3.7 Relationship between them

• The chi-square distribution isSum of squares of a normal distribution.For example,$k$ The sum of squares of independent standard normal variables follows the degree of freedom$k$ The chi-square distribution of .

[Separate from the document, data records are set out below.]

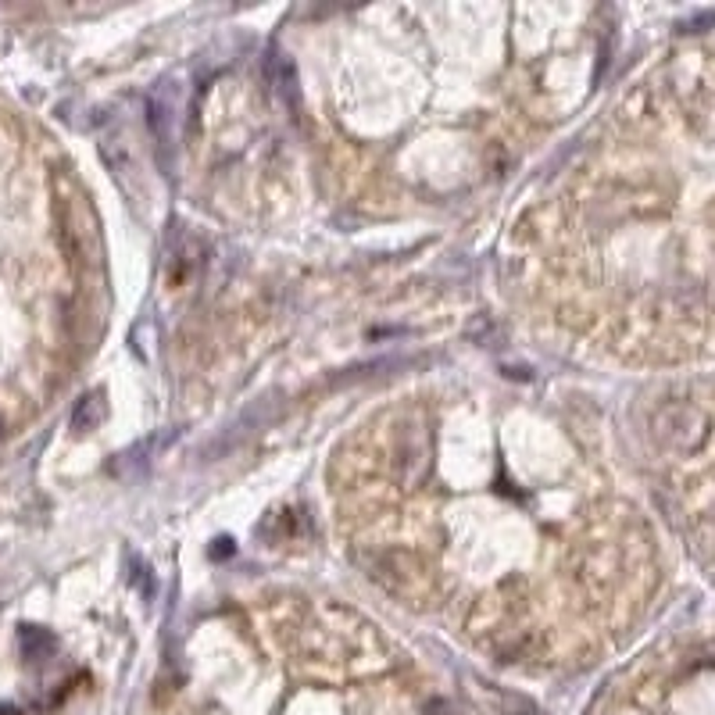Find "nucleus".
Instances as JSON below:
<instances>
[{"label":"nucleus","mask_w":715,"mask_h":715,"mask_svg":"<svg viewBox=\"0 0 715 715\" xmlns=\"http://www.w3.org/2000/svg\"><path fill=\"white\" fill-rule=\"evenodd\" d=\"M497 401V397H494ZM404 393L337 451L340 530L361 569L501 662H590L659 583L655 537L573 426L522 458L533 408Z\"/></svg>","instance_id":"obj_1"},{"label":"nucleus","mask_w":715,"mask_h":715,"mask_svg":"<svg viewBox=\"0 0 715 715\" xmlns=\"http://www.w3.org/2000/svg\"><path fill=\"white\" fill-rule=\"evenodd\" d=\"M22 644H25V655H47L50 648H54V637H47L43 630H25L22 633Z\"/></svg>","instance_id":"obj_2"},{"label":"nucleus","mask_w":715,"mask_h":715,"mask_svg":"<svg viewBox=\"0 0 715 715\" xmlns=\"http://www.w3.org/2000/svg\"><path fill=\"white\" fill-rule=\"evenodd\" d=\"M501 709H504V715H540L533 702H526L519 694H501Z\"/></svg>","instance_id":"obj_3"},{"label":"nucleus","mask_w":715,"mask_h":715,"mask_svg":"<svg viewBox=\"0 0 715 715\" xmlns=\"http://www.w3.org/2000/svg\"><path fill=\"white\" fill-rule=\"evenodd\" d=\"M93 401H97V397H86V401L79 404V411H75V429H93V422L100 418V404L93 408Z\"/></svg>","instance_id":"obj_4"}]
</instances>
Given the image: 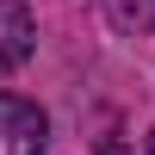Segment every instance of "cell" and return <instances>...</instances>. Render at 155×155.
Segmentation results:
<instances>
[{"label": "cell", "instance_id": "277c9868", "mask_svg": "<svg viewBox=\"0 0 155 155\" xmlns=\"http://www.w3.org/2000/svg\"><path fill=\"white\" fill-rule=\"evenodd\" d=\"M149 155H155V137H149Z\"/></svg>", "mask_w": 155, "mask_h": 155}, {"label": "cell", "instance_id": "7a4b0ae2", "mask_svg": "<svg viewBox=\"0 0 155 155\" xmlns=\"http://www.w3.org/2000/svg\"><path fill=\"white\" fill-rule=\"evenodd\" d=\"M37 44V19L25 0H0V74H12Z\"/></svg>", "mask_w": 155, "mask_h": 155}, {"label": "cell", "instance_id": "6da1fadb", "mask_svg": "<svg viewBox=\"0 0 155 155\" xmlns=\"http://www.w3.org/2000/svg\"><path fill=\"white\" fill-rule=\"evenodd\" d=\"M44 137H50L44 106H31L19 93H0V155H44Z\"/></svg>", "mask_w": 155, "mask_h": 155}, {"label": "cell", "instance_id": "3957f363", "mask_svg": "<svg viewBox=\"0 0 155 155\" xmlns=\"http://www.w3.org/2000/svg\"><path fill=\"white\" fill-rule=\"evenodd\" d=\"M118 31H155V0H99Z\"/></svg>", "mask_w": 155, "mask_h": 155}]
</instances>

• The t distribution isConstructed on the basis of standard normal distribution and chi-square distributionSpecifically, the t-distribution can be obtained by dividing a standard normal variate by the square root of its independent chi-squared distributed variate.
• The F distribution isExtension of the ratio of two independent chi-squared distributed variablesThe F distribution is used to compare two variances and is constructed by taking the ratio of two chi-squared distributed variables.